TEXT BLOCK:
⟨
SFMTA's MUNI Forward program would have eliminated the 33 route forcing some people headed to SF General Hospital to find other transportation options but due to public outcry the changes have been put on hold. (Mike Koozmin/S.F. Examiner)

Elderly net transit victory, bus to SFGH won’t change route for now

Correction: This piece has been corrected from its original print version. An earlier version reported the 33-Ashbury reroute would be halted, but did not include the SFMTA’s statement that this may be temporary. The piece has been updated to reflect that information. The San Francisco Examiner regrets the error.

A major bus line serving San Francisco General Hospital will not have its route changed by the San Francisco Municipal Transportation Agency, at least in the near term, the San Francisco Examiner has learned.

Now the change has been tabled while the SFMTA “while the SFMTA reconsiders transit service options,” said Robert Lyles, a spokesman for the agency.
⟩
DATA EXTRACTS:
⟨
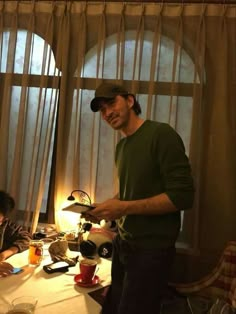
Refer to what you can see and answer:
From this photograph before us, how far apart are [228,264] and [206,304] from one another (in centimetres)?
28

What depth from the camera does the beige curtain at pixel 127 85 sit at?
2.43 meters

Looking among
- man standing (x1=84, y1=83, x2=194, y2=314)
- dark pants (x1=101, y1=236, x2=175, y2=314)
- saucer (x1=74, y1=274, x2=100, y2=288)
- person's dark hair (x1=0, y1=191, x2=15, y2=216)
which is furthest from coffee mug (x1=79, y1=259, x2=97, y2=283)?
⟩
⟨
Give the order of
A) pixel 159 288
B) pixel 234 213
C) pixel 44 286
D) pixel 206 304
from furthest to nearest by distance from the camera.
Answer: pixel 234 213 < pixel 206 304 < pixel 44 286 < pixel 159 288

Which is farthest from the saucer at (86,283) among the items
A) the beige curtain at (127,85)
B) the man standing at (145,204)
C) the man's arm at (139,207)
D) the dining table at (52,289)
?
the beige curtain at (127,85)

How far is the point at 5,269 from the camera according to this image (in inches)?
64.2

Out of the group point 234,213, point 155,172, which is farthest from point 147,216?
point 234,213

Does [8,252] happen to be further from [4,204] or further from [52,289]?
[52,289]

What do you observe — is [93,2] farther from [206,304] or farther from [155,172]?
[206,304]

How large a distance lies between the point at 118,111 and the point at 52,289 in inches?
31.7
⟩
⟨
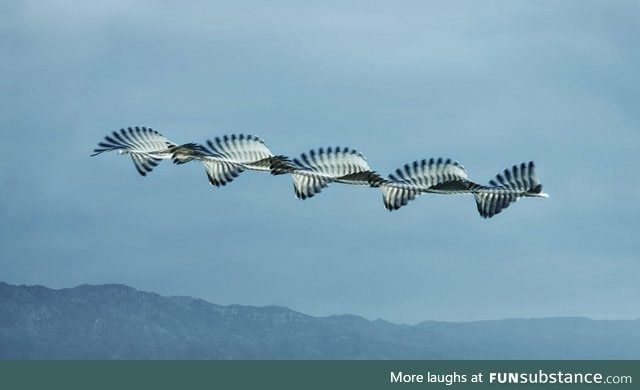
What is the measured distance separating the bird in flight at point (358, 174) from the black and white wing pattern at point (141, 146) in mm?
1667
⟩
PROBLEM SET:
[A] Translate this sentence from the article about the 33-Ashbury bus route into Spanish: "A major bus line serving San Francisco General Hospital will not have its route changed by the San Francisco Municipal Transportation Agency, at least in the near term, the San Francisco Examiner has learned."
[B] Carry the article about the 33-Ashbury bus route forward from its last sentence.

ANSWERS:
[A] Una importante línea de autobús que da servicio al Hospital General de San Francisco no verá modificada su ruta por parte de la Agencia Municipal de Transporte de San Francisco, al menos a corto plazo, según ha sabido el San Francisco Examiner.

[B]
To counter the change, an outcry from the bus-riding community echoed a single sentiment: It’s not easy growing old.

Though the 33-Ashbury now goes up 16th Street from the Mission and hangs a right on Potrero Avenue — a favored route to SFGH — a proposed route change would send it past the hospital without a turn.

This change would have required riders to either walk or get onto another bus — the 9 or 9R — to then reach the hospital. For those with a spring in their step, this is easy, said Fran Taylor, one of the critics of the reroute.

But many seniors and those with disabilities depend on the 33 to get to the hospital.

“We see every day how patients struggle to reach the hospital, and we just couldn’t believe the city would callously make it harder for them,” wrote Taylor, Iris Biblowitz and Alice Bierman, of Senior Disability Action, in a statement to the Examiner.

The changes to the 33-Ashbury were part of a sweeping set of route changes and service improvements to Muni announced last year, known as the Muni Forward program. On the whole, these improvements quickened commutes citywide, the SFMTA says.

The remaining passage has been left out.